Before I go into this recap, I want to say that I’ve posted a new link under the Links section, this time for Cartoonists and Illustrators United forum. It’s also right on the home page of this site, but the only reason I put it there was because of an artist directory the same site uses. With that out of the way…

I went to the Pandora’s Ball last Friday at Rhode Center of the Arts in downtown Kenosha. I’ve passed by this building many times before during some of my trips through Kenosha, but this was the first time I’ve ever been in the place. Basically, it’s a theater for plays and such.

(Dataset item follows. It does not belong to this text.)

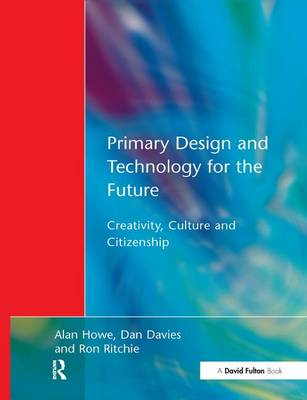 Primary Design and Technology for the Future by Alan Howe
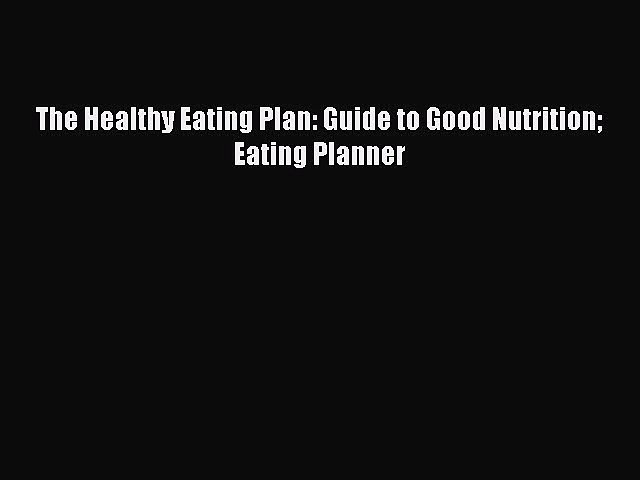 Read The Healthy Eating Plan: Guide to Good Nutrition Eating Planner Ebook Free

The event was organized for the launch of the Pandora’s Box collection that’s being published (in limited numbers) via Southport Press in Kenosha. I actually have a story about the Bray Road Beast published in this collection, but the project got delayed for over a year, so what appears in the book is not representative of my best work now. Still, it is pretty cool that I’ve got something in a collection like this. The picture at the top of this article is all the stuff that’s included in the box, after all.

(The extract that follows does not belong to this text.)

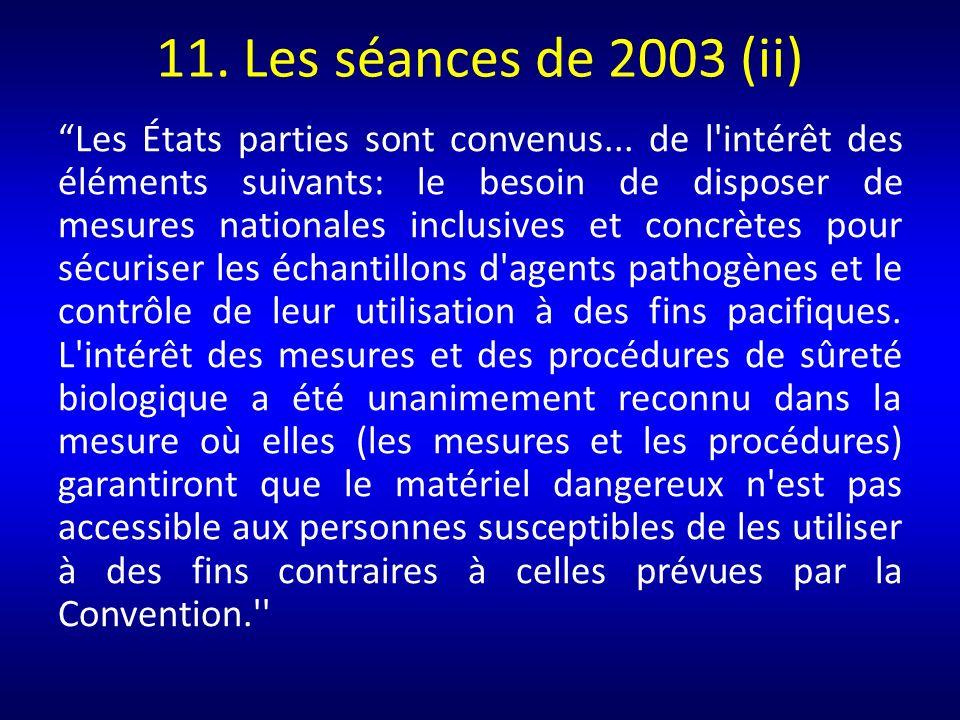 11. Les séances de 2003 (ii)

As for the ball itself, it was a masquerade ball, but people could come dressed like they normally are, so that’s how I showed up. To be honest, the events that were going on inside were not really my cup of tea, but I mostly came to check out the finished book anyway.

Pandora’s Box is a limited edition collection. I’m hoping to pick up a copy for myself as soon as I can, but if you want to know more about it, this is the page for it on the book’s website. I will put up information on my contribution to the book as soon as I am able.

Recap: Milwaukee Animation Group Show and Tell

Before I post my little recap, I want to point out that I’ve put up some new stuff under the portfolio section. Included with that is the cover and a sample page of a comic book I just got done making (the cover is featured above). Also, if you want to have a copy of this same book, feel free to contact me at

Last night, MAG had a Show and Tell where different animators and game developers showed off what they’ve been doing. They have these every once in a while as a way to create rapport with fellow animators in the area, and last night was no exception. Four people showed off their stuff, and while all of them were pretty good, the one who stole the show was the guy from Raven Software.

Raven Software is a game company based out of Madison as well as a subsidiary of Activision, and they are responsible for the DLC for the latest Call of Duty games, as well as creating the game Hexen and, more recently, Singularity. The stuff that the guy showed us was footage for a game that was never released, made about four years ago when he worked at EA and only recently had permission to show. I really wanted to show the little bit of animation I’ve done after he went, but it’s hard to follow an act like that. Here’s the guy’s portfolio for further reference of what I’m talking about.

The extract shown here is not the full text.